All the way at the top, within our government itself, I see bullying, cruelty, racism, misogyny, scapegoating and xenophobia — even an embrace of Nazi ideologues. Never thought I would see that one.

I can’t bring myself to watch fireworks this evening. I love this country too much to pretend everything is ok, when things in this land are very far from ok.

And so today, rather than go out and watch fireworks, I am spending the day in the lab, working to build something beautiful to share with the world. The people who I am making this for will not need to belong to a particular tribe, or have a certain skin color, or speak with the right accent.

They just need to be humans, because to be human is to possess an intrinsic dignity. We are all, every one of us, marvels of the Universe. Each single person on this planet is a fresh miracle.

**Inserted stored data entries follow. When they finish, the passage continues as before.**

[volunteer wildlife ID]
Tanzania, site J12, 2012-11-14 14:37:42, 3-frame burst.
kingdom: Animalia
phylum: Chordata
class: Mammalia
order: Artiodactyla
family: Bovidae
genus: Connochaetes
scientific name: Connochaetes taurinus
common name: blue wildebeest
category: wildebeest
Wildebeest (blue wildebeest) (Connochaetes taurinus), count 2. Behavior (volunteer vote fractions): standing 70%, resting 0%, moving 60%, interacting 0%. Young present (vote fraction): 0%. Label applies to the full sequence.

If we fail to see the miracle of another human being, then we just demean ourselves. It is our own humanity that we destroy.

So today I am taking Voltaire’s advice and working to create something beautiful, not for one particular set of humans, but something to be shared and enjoyed by all. As Candide eventually figured out, sometimes you just need to tend your garden.

Hit lit wit bit pit nit fit

Have you ever read something that was simply too clever? I mean, were you ever immersed in a popular and well-reviewed novel when, out of nowhere, one particular phrase caught your eye simply because of its extreme wit or elegant construction?

For me, this is not necessarily a good thing. Finding my attention drawn too much to an individual phrase or sentence can yank me clear out of an otherwise good read.

At such moments, I tend to feel that greater cleverness in writing is not always better. I like it better when the writing is good in that more difficult but less showy way: When each part subsumes itself to the whole, thereby supporting an experience of maximum immersion.

It’s an easy pit to fall into. After all, who doesn’t love a well-turned phrase?

Still, as Arthur Quiller-Couch once sensibly advised: “Murder your darlings.”1

Alas, I somehow managed to violate that rule in the very title of this post. So I guess it’s time to quit this hit lit wit bit pit nit fit.2


1. Quiller-Couch, A., On the Art of Writing, University of Cambridge, 1916.
2. Op. cit.

Productivity measured in BTU/hr

It has been exceedingly hot here in NYC. And we are not alone. I understand that something similar has been transpiring up and down this Eastern coastline.

Fortunately, we work in a University that is very good at providing air conditioning. I think it is not a coincidence that so many people are here in the lab, working away during the summer break.

I suspect this is part of a larger trend: people who choose to work longer hours in air conditioned offices on a super hot summer day. I suspect that for every BTU/hr spent on air conditioning, summer office productivity rises by a quantifiable amount.

I wonder whether anybody has ever calculated the positive effects of office air conditioning on summer productivity.